Free Support Forum - aspose.com

Character encoding for converted documents?

I am using the PHP SDK to convert various document types to HTML. I just noticed after converting one particular Word document that some bullet characters were returned with bad UTF-8 character values. Is there something that I need to be doing or is there an issue with something in the conversion?


Submitted from: http://saaspose.com/blog/saaspose-words/archive/2012/07/02/convert-document-to-other-file-formats-and-images-using-saaspose-words-rest-api.html

Hi Steve,

Can you please share the input Word document you're having problem with? We'll check it out at our end and guide you accordingly. We're sorry for the inconvenience caused by this issue.

Thanks & Regards
Shahzad Latif
Saaspose Support Team.

Hi Shazad,

I've attached a zip archive containing the original test Word document and an HTML version we got back after calling the following from a PHP script.

$doc = new WordDocument('');
$path = '.../Basic Styles 2011.docx';
$outputFilename = 'Basic Styles 2011.docx.html';
$result = $doc->ConvertLocalFile($path, $outputFilename, 'html');

I found that three types of bullet characters were encoded as

EF 82 A7 = U+F0A7 (bullet)
EF 82 B7 = U+F0B7 (bullet)
EF 82 BC = U+F0BC (checkmark)

which are in the private use block. I was expecting the bullet character(s) to be U+2022 and the checkmark to be U+2713, although a checkmark is being displayed, it seems.

Steve

Hi Steve,

Thank you for your details. I've attached a sample HTML file for your reference. I want you to share the feedback because I thought after this output we only need to fix checkmark character encoding. Checkmark encoding problem has been logged into our issue tracking system as SAASCELLS-60.

Best Regards,
Imran Rafique
Support Developer, Saaspose Sialkot Team
http://www.saaspose.com

Hi Steve,

Please check attachments here in this post.

Best Regards,
Imran Rafique
Support Developer, Saaspose Sialkot Team
http://www.saaspose.com

Hi Imran,

I looked at output.html and the one item that is still not displaying
correctly is the second item labeled "First item is plain" that should have
a checkmark next to it. The checkmark character is coming through as EF 82
BC = U+F0BC when I believe it should be E2 9C 93 = U+2713. (I'm referencing
http://www.fileformat.info/info/unicode/char/2713/index.htm.)

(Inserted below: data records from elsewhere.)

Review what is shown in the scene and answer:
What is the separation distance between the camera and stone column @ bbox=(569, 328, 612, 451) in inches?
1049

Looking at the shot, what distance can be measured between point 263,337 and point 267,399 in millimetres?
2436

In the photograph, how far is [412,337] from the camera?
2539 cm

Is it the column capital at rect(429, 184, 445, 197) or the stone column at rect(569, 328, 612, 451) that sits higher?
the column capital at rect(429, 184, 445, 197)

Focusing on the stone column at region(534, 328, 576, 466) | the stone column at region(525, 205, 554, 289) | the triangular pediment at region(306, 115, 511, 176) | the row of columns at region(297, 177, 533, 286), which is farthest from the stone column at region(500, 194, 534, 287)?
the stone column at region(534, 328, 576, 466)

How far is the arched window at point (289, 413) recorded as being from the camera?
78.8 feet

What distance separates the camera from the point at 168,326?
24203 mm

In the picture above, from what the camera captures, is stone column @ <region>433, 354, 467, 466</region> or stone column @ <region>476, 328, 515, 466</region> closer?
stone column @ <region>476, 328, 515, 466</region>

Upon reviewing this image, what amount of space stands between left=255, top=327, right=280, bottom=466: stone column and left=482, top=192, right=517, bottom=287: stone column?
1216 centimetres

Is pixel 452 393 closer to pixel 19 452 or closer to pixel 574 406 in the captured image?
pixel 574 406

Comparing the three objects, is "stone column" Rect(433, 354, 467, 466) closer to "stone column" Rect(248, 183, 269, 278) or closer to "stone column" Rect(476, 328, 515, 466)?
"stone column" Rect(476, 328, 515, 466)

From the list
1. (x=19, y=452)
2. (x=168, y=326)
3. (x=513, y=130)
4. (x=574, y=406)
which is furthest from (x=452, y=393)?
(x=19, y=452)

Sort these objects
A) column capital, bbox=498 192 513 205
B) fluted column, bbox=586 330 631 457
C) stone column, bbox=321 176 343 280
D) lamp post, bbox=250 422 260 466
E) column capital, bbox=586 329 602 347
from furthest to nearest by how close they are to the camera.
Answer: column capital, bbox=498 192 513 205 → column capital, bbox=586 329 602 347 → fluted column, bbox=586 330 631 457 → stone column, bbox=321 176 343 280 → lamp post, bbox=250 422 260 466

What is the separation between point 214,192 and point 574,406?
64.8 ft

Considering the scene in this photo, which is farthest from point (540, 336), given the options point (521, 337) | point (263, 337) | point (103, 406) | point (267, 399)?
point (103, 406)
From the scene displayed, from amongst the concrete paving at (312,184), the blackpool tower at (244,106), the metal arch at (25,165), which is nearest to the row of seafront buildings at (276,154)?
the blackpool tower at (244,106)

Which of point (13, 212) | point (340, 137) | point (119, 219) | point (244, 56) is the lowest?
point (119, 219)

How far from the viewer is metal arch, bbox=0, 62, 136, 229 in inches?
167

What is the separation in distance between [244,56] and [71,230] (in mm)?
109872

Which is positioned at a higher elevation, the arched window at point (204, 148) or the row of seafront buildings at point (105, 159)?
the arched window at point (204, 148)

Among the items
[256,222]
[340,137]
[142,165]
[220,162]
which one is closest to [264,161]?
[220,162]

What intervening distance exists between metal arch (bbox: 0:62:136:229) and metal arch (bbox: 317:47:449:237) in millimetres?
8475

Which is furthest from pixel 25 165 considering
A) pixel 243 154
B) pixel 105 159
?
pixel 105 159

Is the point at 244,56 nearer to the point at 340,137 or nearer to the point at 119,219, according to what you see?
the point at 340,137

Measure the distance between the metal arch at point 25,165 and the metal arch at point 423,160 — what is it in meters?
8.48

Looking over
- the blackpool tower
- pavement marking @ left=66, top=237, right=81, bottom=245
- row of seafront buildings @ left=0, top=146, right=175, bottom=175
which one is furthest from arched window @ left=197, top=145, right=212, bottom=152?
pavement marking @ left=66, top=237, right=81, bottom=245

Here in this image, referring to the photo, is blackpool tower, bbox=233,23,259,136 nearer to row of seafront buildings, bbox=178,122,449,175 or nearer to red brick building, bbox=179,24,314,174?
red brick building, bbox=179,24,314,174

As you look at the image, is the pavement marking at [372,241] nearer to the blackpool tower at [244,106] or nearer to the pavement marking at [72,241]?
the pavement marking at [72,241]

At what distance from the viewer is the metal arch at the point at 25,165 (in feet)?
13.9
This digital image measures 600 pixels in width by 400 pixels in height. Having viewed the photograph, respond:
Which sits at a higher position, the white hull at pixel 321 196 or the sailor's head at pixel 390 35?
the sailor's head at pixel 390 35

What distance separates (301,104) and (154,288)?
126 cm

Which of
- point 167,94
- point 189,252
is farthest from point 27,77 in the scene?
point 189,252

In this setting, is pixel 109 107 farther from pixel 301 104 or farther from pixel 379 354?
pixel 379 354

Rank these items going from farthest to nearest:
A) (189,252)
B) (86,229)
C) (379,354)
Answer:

And would it be possible for you to run a conversion on the original Word
document I sent to you so that I could compare it with what I was seeing
before?

Thank you for taking the time to look into this.

Steve

Hi Steve,

Thank you for your details. I have converted the original Word document to HTML file format. Now you can compare it.
Please find zip file as an attachment.

Best Regards,
Imran Rafique
Support Developer, Saaspose Sialkot Team
http://www.saaspose.com

Hi Imran,

Overall it looks good except for the checkmark issue I mentioned before. Is it possible to change that character sequence to use the "official" Unicode checkmark character or there other reasons to preserve the character that I don't understand?

Thanks,
Steve

Hi Steve,

Thank you for your inquiry. Currently, our development team is analyzing the checkmark issue. As soon as we have made some significant progress, we would be more than happy to update you with the status of correction. We will keep you informed and let you know once it is fixed.

Best Regards,
Imran Rafique
Support Developer, Saaspose Sialkot Team
http://www.saaspose.com

Hi Steve,

It is to update you that our development team has finished analysing your issue and come to a conclusion that is your issue and the behaviour you're observing is actually not a bug. You can change the bullet font to "Arial Unicode MS" or "Segoe UI Symbol" and use U+2713 bullet symbol to solve this issue. If we can help you with anything else, please feel free to ask.

Best Regards,
Imran Rafique
Support Developer, Saaspose Sialkot Team
http://www.saaspose.com

Hi Steve,

Is your issue resolved after the last suggestion from our support team? Do you need any further help from our side? If you find any questions or need assistance, please feel free to let us know and we'll be glad to help you.

Thanks & Regards
Shahzad Latif
Saaspose Support Team.